The design project that runs through the course enacts this too. Small groups observe a real piece of land, understand the people connected to it, develop concepts and find ways to visualise and present what they've discovered. There is real art in this, in finding the coherent pattern, the plant guild that creates beneficial relationships between species, the design that holds human need and ecological function in the same gesture. That art cannot be learned from a textbook alone. It requires collaboration, conversation and the willingness to sit with complexity before reaching for a solution.

What would it look like if our wider education system worked this way? If ecology and architecture spoke to each other, not as a special interdisciplinary project, but as a basic condition of learning? If the relationship between disciplines was considered as important as the disciplines themselves?

The forest already knows how to do this.
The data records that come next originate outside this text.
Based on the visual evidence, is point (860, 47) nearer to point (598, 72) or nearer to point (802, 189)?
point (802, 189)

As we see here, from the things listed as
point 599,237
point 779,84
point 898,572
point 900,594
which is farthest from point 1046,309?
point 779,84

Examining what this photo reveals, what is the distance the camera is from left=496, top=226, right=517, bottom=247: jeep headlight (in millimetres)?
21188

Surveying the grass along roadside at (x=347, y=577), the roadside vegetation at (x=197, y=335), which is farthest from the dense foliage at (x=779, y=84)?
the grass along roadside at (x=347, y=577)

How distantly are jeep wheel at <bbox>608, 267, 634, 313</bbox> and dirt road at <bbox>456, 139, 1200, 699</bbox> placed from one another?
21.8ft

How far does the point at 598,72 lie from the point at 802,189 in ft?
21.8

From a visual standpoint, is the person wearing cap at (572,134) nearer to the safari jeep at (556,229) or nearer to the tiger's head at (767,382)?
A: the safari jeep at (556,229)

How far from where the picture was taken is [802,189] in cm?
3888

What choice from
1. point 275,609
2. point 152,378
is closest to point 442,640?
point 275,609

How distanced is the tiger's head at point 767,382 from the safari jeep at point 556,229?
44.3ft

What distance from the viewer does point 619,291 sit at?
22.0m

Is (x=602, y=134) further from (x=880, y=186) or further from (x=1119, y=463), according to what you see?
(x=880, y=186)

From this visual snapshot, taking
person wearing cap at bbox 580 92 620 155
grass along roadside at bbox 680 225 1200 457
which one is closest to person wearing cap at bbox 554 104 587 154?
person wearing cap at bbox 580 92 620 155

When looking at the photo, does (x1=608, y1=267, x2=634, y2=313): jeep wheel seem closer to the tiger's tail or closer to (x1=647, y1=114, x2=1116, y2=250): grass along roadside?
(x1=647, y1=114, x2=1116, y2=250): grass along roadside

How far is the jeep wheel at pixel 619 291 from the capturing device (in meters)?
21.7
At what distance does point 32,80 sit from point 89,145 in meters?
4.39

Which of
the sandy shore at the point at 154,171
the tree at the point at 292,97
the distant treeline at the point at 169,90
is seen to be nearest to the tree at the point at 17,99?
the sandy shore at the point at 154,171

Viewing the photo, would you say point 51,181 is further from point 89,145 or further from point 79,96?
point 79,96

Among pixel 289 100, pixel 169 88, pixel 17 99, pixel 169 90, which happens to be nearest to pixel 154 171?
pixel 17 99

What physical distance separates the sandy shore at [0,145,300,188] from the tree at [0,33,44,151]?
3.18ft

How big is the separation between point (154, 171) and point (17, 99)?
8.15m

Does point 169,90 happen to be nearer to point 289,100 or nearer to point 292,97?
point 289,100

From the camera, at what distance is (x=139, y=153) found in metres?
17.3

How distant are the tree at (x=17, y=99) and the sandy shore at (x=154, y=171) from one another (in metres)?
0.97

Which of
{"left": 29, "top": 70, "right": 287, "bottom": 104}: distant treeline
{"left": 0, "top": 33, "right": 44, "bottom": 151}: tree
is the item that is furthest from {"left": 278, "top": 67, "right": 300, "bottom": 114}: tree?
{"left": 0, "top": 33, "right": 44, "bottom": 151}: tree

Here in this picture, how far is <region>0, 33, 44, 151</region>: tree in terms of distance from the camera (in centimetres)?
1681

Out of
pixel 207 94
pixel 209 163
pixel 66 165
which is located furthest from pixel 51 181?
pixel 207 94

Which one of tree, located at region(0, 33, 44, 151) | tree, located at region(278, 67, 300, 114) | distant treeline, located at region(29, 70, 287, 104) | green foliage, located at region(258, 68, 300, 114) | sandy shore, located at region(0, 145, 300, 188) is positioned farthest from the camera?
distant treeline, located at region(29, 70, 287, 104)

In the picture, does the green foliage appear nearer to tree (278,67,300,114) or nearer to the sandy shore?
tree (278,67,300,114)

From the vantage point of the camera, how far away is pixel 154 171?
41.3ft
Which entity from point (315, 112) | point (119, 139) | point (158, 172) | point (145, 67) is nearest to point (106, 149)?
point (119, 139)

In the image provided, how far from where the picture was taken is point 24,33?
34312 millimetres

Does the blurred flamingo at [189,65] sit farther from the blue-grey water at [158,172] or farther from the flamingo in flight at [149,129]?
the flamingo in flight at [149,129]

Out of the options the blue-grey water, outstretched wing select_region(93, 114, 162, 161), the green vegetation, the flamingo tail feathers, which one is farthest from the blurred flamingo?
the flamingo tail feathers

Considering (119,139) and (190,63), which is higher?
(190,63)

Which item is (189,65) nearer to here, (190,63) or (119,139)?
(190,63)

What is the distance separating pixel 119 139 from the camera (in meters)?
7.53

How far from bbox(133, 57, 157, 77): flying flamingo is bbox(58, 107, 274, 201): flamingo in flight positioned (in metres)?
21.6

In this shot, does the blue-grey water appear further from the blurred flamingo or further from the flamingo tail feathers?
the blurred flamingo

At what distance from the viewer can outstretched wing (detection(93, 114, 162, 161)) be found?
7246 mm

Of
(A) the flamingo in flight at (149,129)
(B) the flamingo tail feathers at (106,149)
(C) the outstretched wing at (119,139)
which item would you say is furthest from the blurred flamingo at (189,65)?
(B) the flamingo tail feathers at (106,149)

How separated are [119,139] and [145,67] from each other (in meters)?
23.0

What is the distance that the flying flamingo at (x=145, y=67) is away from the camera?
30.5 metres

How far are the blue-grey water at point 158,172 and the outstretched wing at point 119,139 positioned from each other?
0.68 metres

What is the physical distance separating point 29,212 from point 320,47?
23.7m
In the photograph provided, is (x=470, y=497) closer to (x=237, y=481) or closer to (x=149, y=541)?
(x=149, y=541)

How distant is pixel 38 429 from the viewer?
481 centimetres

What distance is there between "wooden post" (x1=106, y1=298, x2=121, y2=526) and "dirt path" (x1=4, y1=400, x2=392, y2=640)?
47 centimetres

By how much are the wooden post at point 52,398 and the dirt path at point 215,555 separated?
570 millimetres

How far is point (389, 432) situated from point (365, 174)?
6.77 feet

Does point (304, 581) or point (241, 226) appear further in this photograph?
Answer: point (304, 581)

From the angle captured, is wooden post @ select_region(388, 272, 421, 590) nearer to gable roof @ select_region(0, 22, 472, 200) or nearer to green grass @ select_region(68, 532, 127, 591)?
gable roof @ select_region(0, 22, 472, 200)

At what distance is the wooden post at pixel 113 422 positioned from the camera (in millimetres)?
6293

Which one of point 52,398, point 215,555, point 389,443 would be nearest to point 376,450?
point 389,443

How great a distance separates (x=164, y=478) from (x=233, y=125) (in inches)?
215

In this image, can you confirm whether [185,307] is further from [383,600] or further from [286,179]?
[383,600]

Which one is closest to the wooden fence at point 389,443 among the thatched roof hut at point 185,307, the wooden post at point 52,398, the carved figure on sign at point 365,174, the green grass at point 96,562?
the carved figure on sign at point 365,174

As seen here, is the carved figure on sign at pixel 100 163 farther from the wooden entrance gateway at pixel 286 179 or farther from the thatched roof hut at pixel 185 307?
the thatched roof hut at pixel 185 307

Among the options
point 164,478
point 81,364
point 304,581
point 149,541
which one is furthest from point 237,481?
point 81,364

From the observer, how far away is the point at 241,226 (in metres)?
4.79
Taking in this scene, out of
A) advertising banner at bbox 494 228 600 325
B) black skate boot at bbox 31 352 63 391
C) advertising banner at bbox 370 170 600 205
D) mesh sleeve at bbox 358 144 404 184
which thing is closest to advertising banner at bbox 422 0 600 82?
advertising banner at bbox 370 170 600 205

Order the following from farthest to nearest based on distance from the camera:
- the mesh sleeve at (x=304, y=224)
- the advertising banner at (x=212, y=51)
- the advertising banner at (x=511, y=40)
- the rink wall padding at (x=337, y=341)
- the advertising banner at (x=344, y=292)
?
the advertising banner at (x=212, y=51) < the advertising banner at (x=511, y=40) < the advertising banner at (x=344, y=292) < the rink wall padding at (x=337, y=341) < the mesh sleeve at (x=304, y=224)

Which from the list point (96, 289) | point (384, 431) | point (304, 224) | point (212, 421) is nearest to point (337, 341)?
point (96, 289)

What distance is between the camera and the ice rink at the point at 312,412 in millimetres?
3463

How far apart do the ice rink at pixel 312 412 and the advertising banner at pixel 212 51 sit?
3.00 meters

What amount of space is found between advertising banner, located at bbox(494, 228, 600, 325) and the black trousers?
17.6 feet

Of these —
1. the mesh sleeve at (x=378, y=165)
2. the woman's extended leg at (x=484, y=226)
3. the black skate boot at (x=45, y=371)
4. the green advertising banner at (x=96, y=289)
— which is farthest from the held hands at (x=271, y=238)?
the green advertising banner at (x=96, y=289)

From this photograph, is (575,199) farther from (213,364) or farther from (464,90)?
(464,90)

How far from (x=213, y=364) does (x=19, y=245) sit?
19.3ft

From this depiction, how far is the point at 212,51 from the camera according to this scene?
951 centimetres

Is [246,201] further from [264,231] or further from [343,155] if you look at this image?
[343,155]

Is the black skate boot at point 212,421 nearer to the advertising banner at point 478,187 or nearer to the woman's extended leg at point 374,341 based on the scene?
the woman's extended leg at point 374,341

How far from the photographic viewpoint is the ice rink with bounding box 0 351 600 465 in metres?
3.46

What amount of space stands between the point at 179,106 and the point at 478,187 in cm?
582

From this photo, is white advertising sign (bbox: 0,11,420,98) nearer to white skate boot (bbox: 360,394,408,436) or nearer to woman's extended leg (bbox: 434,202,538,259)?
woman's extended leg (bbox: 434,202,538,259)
Every tree is in relationship with its neighbours, with the fungi beneath it, with the water moving through it, with the light above. Nothing in an ecosystem operates in isolation.

There are schools, practitioners and movements working in exactly this direction. Permaculture is one of them. Agroecology, regenerative design, place-based education, embodied ecology, somatics, all are attempts to restore the connective tissue that reductionist education has, over generations, systematically removed.

The forest already knows how to do this. Every tree is in relationship with its neighbours, with the fungi beneath it, with the water moving through it, with the light above. Nothing in an ecosystem operates in isolation. The question is whether we are willing to learn from that, not just as a metaphor, but as a model for how knowledge itself might be structured, shared and grown.